TASK OBJECTIVE: Copy each of the following records word for word, leaving every line unchanged.

MATERIAL PROVIDED:
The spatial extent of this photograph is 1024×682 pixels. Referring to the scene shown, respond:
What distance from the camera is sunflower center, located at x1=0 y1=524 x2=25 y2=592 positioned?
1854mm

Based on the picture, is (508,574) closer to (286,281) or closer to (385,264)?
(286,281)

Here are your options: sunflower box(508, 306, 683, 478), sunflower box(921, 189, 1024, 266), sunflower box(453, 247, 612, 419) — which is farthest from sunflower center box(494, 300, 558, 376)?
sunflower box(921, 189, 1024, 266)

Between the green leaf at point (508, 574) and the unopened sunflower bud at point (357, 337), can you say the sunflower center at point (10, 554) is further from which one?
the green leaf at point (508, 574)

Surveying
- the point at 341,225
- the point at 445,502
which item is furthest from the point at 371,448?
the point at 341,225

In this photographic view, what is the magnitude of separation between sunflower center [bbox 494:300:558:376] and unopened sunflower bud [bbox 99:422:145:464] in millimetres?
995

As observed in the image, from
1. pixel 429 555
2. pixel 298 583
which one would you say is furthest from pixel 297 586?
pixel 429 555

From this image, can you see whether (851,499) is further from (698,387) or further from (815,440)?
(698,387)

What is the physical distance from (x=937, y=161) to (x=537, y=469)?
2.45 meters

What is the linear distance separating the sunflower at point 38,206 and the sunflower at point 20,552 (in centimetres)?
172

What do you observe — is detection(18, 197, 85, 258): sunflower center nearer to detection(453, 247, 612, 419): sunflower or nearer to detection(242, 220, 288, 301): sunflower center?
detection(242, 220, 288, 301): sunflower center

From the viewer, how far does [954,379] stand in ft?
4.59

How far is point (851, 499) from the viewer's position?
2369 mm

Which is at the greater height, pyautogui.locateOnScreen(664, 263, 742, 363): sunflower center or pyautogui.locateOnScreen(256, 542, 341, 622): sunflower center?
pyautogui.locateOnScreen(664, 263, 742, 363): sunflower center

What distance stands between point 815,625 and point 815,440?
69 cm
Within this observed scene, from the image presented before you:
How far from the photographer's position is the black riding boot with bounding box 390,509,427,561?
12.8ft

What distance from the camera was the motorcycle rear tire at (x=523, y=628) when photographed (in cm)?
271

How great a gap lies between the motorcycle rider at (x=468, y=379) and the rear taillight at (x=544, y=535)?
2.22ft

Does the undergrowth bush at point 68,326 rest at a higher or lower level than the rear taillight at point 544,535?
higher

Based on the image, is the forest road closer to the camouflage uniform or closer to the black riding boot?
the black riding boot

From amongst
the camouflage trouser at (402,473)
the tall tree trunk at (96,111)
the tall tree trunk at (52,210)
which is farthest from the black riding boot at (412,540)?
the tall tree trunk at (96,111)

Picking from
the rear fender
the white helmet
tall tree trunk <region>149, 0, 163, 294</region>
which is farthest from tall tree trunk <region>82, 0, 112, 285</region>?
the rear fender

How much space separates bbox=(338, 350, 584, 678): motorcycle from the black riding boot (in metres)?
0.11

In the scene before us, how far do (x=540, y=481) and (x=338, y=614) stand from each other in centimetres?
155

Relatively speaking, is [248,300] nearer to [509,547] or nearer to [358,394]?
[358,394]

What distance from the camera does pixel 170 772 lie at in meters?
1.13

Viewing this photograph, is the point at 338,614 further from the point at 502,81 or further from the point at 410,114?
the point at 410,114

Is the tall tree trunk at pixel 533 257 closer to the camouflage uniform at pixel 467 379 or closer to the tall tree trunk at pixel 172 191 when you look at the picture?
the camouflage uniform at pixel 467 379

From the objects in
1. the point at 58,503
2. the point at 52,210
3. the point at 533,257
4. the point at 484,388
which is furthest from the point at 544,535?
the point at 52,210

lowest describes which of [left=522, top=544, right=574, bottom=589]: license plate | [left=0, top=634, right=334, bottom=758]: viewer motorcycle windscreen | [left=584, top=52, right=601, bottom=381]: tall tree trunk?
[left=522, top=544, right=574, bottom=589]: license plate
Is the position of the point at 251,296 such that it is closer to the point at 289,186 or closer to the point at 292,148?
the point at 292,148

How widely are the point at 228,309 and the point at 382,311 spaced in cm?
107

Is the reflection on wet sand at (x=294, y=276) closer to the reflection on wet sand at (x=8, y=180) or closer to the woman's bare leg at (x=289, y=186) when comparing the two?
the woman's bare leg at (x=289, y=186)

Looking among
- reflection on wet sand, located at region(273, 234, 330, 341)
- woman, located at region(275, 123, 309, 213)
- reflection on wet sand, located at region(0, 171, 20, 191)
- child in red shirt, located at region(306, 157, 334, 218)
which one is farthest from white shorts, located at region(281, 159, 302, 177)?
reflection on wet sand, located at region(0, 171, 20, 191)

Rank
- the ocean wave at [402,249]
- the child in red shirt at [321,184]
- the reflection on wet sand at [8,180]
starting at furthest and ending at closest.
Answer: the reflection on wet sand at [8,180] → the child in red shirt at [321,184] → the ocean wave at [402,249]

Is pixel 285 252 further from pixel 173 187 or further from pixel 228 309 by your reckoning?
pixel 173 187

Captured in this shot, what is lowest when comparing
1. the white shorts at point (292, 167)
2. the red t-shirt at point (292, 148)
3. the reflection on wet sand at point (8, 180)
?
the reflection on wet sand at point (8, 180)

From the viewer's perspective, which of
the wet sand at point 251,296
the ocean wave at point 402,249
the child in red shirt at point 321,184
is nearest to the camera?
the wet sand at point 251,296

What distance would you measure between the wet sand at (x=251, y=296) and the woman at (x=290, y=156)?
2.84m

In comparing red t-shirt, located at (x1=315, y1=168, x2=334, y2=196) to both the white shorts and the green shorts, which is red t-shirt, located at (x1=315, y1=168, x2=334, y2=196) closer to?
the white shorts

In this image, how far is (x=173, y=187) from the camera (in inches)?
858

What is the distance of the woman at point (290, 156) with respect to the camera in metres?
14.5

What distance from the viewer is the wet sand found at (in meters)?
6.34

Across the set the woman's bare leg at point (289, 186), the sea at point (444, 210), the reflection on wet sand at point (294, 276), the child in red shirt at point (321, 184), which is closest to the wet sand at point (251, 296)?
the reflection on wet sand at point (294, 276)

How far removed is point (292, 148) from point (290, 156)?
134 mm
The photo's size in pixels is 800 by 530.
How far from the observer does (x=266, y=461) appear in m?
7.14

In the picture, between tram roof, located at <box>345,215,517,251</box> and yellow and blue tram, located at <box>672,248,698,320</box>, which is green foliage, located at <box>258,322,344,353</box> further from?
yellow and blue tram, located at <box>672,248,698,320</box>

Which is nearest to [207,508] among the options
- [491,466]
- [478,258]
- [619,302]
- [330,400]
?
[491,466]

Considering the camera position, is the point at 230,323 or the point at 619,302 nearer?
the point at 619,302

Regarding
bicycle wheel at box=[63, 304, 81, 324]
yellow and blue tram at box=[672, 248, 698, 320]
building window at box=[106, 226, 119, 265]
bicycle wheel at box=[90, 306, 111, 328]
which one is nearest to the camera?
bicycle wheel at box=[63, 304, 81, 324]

WRITTEN SOLUTION:
The spatial extent of this photograph is 1024×682 pixels. Referring to the scene shown, respond:
What distance from the camera is sunflower center, located at x1=0 y1=524 x2=25 y2=592 positioned?
1854mm

Based on the picture, is (508,574) closer to (286,281) or closer to (385,264)?
(286,281)

Here are your options: sunflower box(508, 306, 683, 478), sunflower box(921, 189, 1024, 266), sunflower box(453, 247, 612, 419) — which is farthest from sunflower center box(494, 300, 558, 376)?
sunflower box(921, 189, 1024, 266)

Between the green leaf at point (508, 574) and the unopened sunflower bud at point (357, 337), can you say the sunflower center at point (10, 554) is further from which one?
the green leaf at point (508, 574)

Surveying
- the point at 341,225
- the point at 445,502
which item is furthest from the point at 371,448?
the point at 341,225

In this photographic view, what is the magnitude of separation between sunflower center [bbox 494:300:558:376] and unopened sunflower bud [bbox 99:422:145:464] in millimetres?
995

As observed in the image, from
1. pixel 429 555
2. pixel 298 583
which one would you say is furthest from pixel 297 586?
pixel 429 555

From this image, can you see whether (851,499) is further from (698,387) or further from (815,440)?
(698,387)

What is the physical distance from (x=937, y=161) to (x=537, y=469)?
2.45 meters

What is the linear distance separating the sunflower at point 38,206 and the sunflower at point 20,552 (in centimetres)?
172

What do you observe — is detection(18, 197, 85, 258): sunflower center nearer to detection(453, 247, 612, 419): sunflower or nearer to detection(242, 220, 288, 301): sunflower center?
detection(242, 220, 288, 301): sunflower center

From the viewer, how far does [954,379] stand in ft?
4.59

How far is point (851, 499) from the viewer's position?
2369 mm

Which is at the greater height, pyautogui.locateOnScreen(664, 263, 742, 363): sunflower center or pyautogui.locateOnScreen(256, 542, 341, 622): sunflower center?
pyautogui.locateOnScreen(664, 263, 742, 363): sunflower center

What distance stands between point 815,625 and point 815,440?
69 cm
Within this observed scene, from the image presented before you:
How far from the photographer's position is the black riding boot with bounding box 390,509,427,561?
12.8ft

What distance from the camera was the motorcycle rear tire at (x=523, y=628) when photographed (in cm)?
271

How great a gap lies between the motorcycle rider at (x=468, y=379) and the rear taillight at (x=544, y=535)?
2.22ft

Does the undergrowth bush at point 68,326 rest at a higher or lower level than the rear taillight at point 544,535?
higher

Based on the image, is the forest road closer to the camouflage uniform or closer to the black riding boot?
the black riding boot

From amongst
the camouflage trouser at (402,473)
the tall tree trunk at (96,111)
the tall tree trunk at (52,210)
which is farthest from the black riding boot at (412,540)?
the tall tree trunk at (96,111)

Picking from
the rear fender
the white helmet
tall tree trunk <region>149, 0, 163, 294</region>
which is farthest from tall tree trunk <region>82, 0, 112, 285</region>?
the rear fender

How much space separates bbox=(338, 350, 584, 678): motorcycle from the black riding boot (in metres)?
0.11

In the scene before us, how far do (x=540, y=481) and (x=338, y=614) stand from each other in centimetres?
155

Relatively speaking, is [248,300] nearer to [509,547] or nearer to [358,394]?
[358,394]

What distance from the camera does pixel 170 772 lie at in meters?
1.13

Viewing this photograph, is the point at 338,614 further from the point at 502,81 or further from the point at 410,114?
the point at 410,114

Is the tall tree trunk at pixel 533 257 closer to the camouflage uniform at pixel 467 379 or closer to the tall tree trunk at pixel 172 191 when you look at the picture?
the camouflage uniform at pixel 467 379

From the objects in
1. the point at 58,503
2. the point at 52,210
3. the point at 533,257
4. the point at 484,388
which is furthest from the point at 544,535?
the point at 52,210

lowest describes which of [left=522, top=544, right=574, bottom=589]: license plate | [left=0, top=634, right=334, bottom=758]: viewer motorcycle windscreen | [left=584, top=52, right=601, bottom=381]: tall tree trunk?
[left=522, top=544, right=574, bottom=589]: license plate
Is the position of the point at 251,296 such that it is closer to the point at 289,186 or closer to the point at 292,148?
the point at 292,148

How widely are the point at 228,309 and the point at 382,311 spaced in cm?
107

Is the reflection on wet sand at (x=294, y=276) closer to the reflection on wet sand at (x=8, y=180) or closer to the woman's bare leg at (x=289, y=186) when comparing the two?
the woman's bare leg at (x=289, y=186)

Looking among
- reflection on wet sand, located at region(273, 234, 330, 341)
- woman, located at region(275, 123, 309, 213)
- reflection on wet sand, located at region(0, 171, 20, 191)
- child in red shirt, located at region(306, 157, 334, 218)
which one is farthest from white shorts, located at region(281, 159, 302, 177)?
reflection on wet sand, located at region(0, 171, 20, 191)

Rank
- the ocean wave at [402,249]
- the child in red shirt at [321,184]
- the reflection on wet sand at [8,180]
starting at furthest and ending at closest.
Answer: the reflection on wet sand at [8,180] → the child in red shirt at [321,184] → the ocean wave at [402,249]

Is pixel 285 252 further from pixel 173 187 or further from pixel 228 309 by your reckoning?
pixel 173 187

Captured in this shot, what is lowest when comparing
1. the white shorts at point (292, 167)
2. the red t-shirt at point (292, 148)
3. the reflection on wet sand at point (8, 180)
?
the reflection on wet sand at point (8, 180)

From the viewer's perspective, which of
the wet sand at point 251,296
the ocean wave at point 402,249
the child in red shirt at point 321,184
is nearest to the camera?
the wet sand at point 251,296

What distance would you measure between the wet sand at (x=251, y=296) and the woman at (x=290, y=156)?
2.84m

In comparing red t-shirt, located at (x1=315, y1=168, x2=334, y2=196) to both the white shorts and the green shorts, which is red t-shirt, located at (x1=315, y1=168, x2=334, y2=196) closer to?
the white shorts

In this image, how far is (x=173, y=187) from the camera (in inches)?
858

What is the distance of the woman at point (290, 156) with respect to the camera in metres?
14.5

What distance from the viewer is the wet sand found at (in meters)?
6.34

Across the set the woman's bare leg at point (289, 186), the sea at point (444, 210), the reflection on wet sand at point (294, 276), the child in red shirt at point (321, 184), which is closest to the wet sand at point (251, 296)?
the reflection on wet sand at point (294, 276)

How far removed is point (292, 148) from point (290, 156)?
134 mm
The photo's size in pixels is 800 by 530.
How far from the observer does (x=266, y=461) appear in m?
7.14

In the picture, between tram roof, located at <box>345,215,517,251</box> and yellow and blue tram, located at <box>672,248,698,320</box>, which is green foliage, located at <box>258,322,344,353</box> further from?
yellow and blue tram, located at <box>672,248,698,320</box>

Which is nearest to [207,508] among the options
- [491,466]
- [478,258]
- [619,302]
- [330,400]
?
[491,466]

Considering the camera position, is the point at 230,323 or the point at 619,302 nearer?
the point at 619,302

Regarding
bicycle wheel at box=[63, 304, 81, 324]
yellow and blue tram at box=[672, 248, 698, 320]
building window at box=[106, 226, 119, 265]
bicycle wheel at box=[90, 306, 111, 328]
which one is nearest to the camera?
bicycle wheel at box=[63, 304, 81, 324]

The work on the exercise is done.